With the wistful tones of a man hoping to cast a big presidential shadow of his own someday, President Clinton offered an assessment of his predecessor, Franklin Delano Roosevelt.

"He was a master politician and a magnificent commander-in-chief," the current president said. "His life had its fair share of disappointment and failures, but they never broke his spirit, or his faith in God or his fellow citizens. Because he always rose to the occasion, so did we."Clinton heaped this praise on Roosevelt, the only four-term U.S. president, during a speech before about 1,000 people at a Tuesday night gala in honor of Time magazine's 75th anniversary.

The event offered Clinton a chance to indulge his fascination with Roosevelt and many other men who occupied the White House, as well as an opportunity to again ponder the legacy he will leave.

As if aware of Clinton's mindset, former Soviet leader Mikhail Gorbachev also called on Roosevelt's legacy in making a connection between the populist accomplishments of Gandhi and Lenin.

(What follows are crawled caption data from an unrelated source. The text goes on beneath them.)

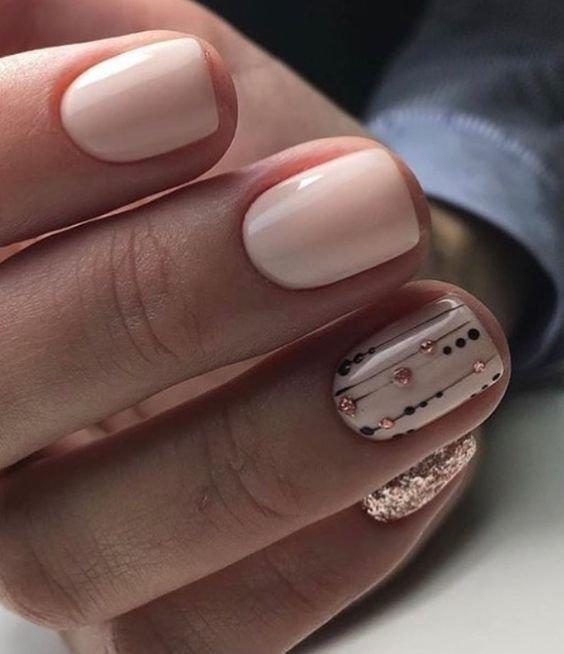 Оригинальные идеи маникюра на короткие ногти к 8 марта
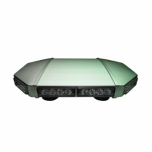 Vilkurpaneel 450mm, 12V, must, magnet kinnitustega
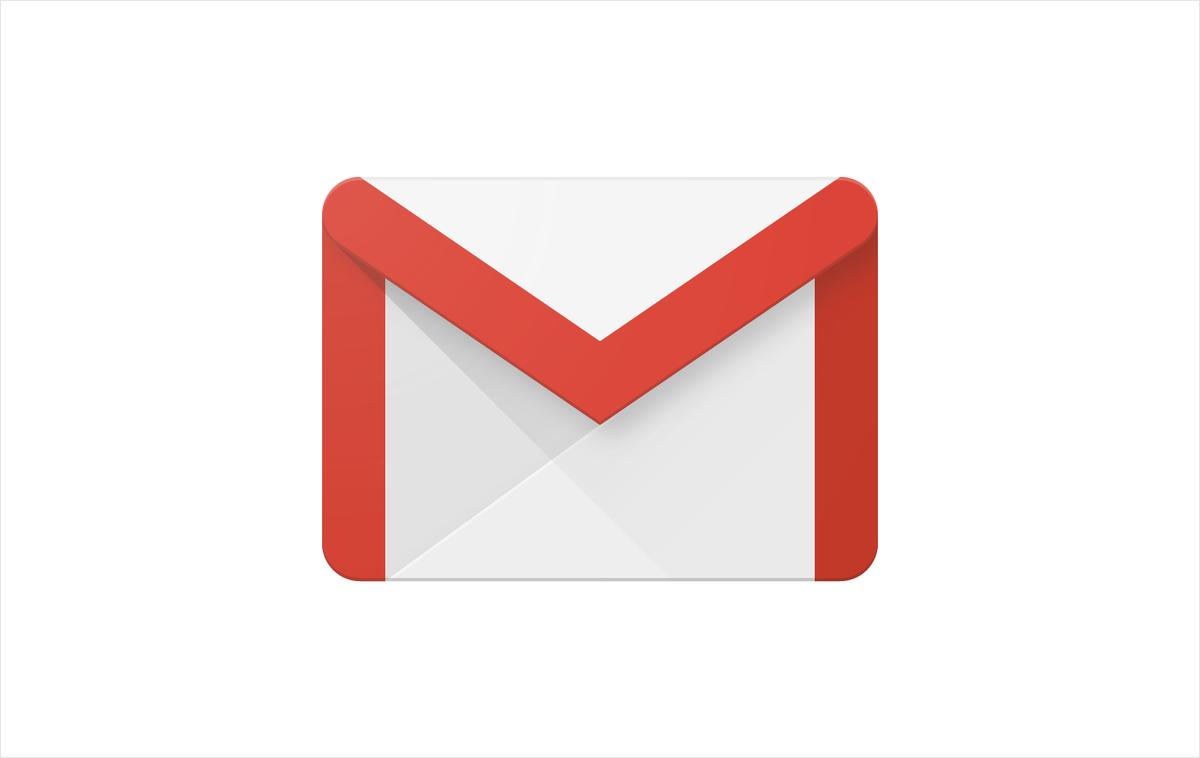 Картинка для почты гугл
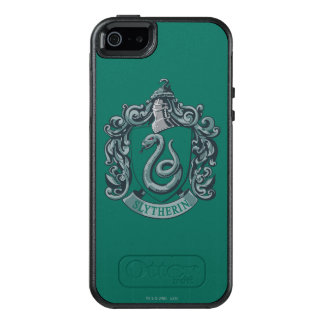 Iphone  Hulle Harry Potter
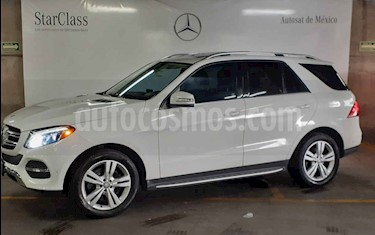 Mercedes Benz Clase GLE SUV 350 Exclusive usado (2016) color Blanco precio $589,000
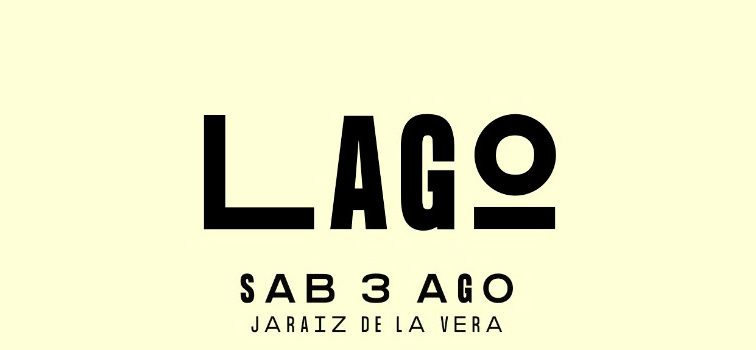 LAGO FESTIVAL ANUNCIA SUS PRIMEROS ARTISTAS PARA 2019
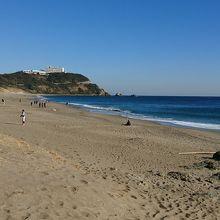愛知県では一番美しい浜ではないでしょうか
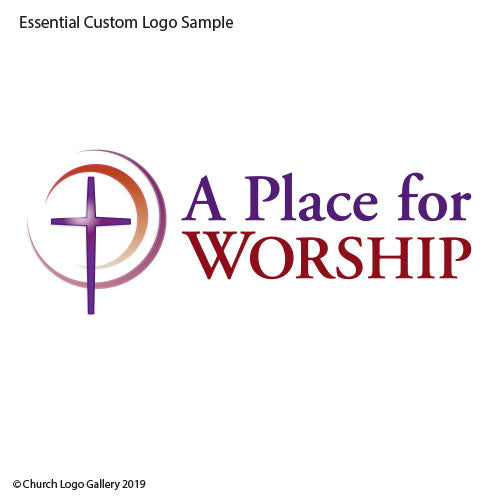 Essential Custom Church Logo
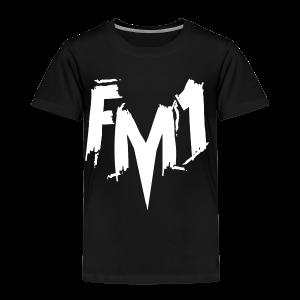 FM1 - Punky (unisex) - Børne premium T-shirt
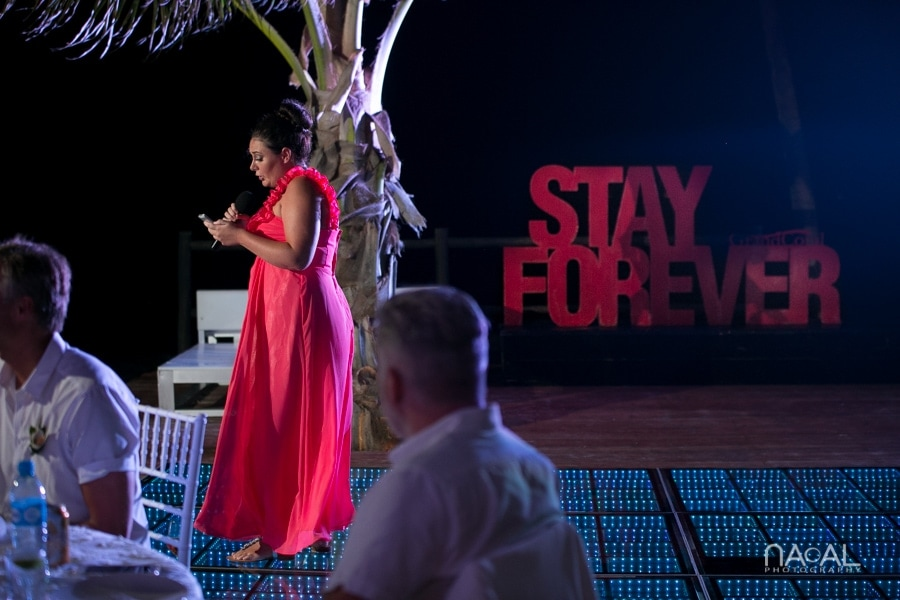 Grand Coral Beach Club -  - Naal wedding Photography 388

"In Russia, he is held in high regard, perhaps no less than in this country," Gorbachev said of Roosevelt. "In Russia, we appreciate his New Deal."

The president's concern over whether his own legacy would measure up to legends like Roosevelt showed Tuesday, as he contrasted the challenges of Roosevelt's time - the Great Depression and World War II - with those of today: the global economy and Saddam Hussein's Iraq.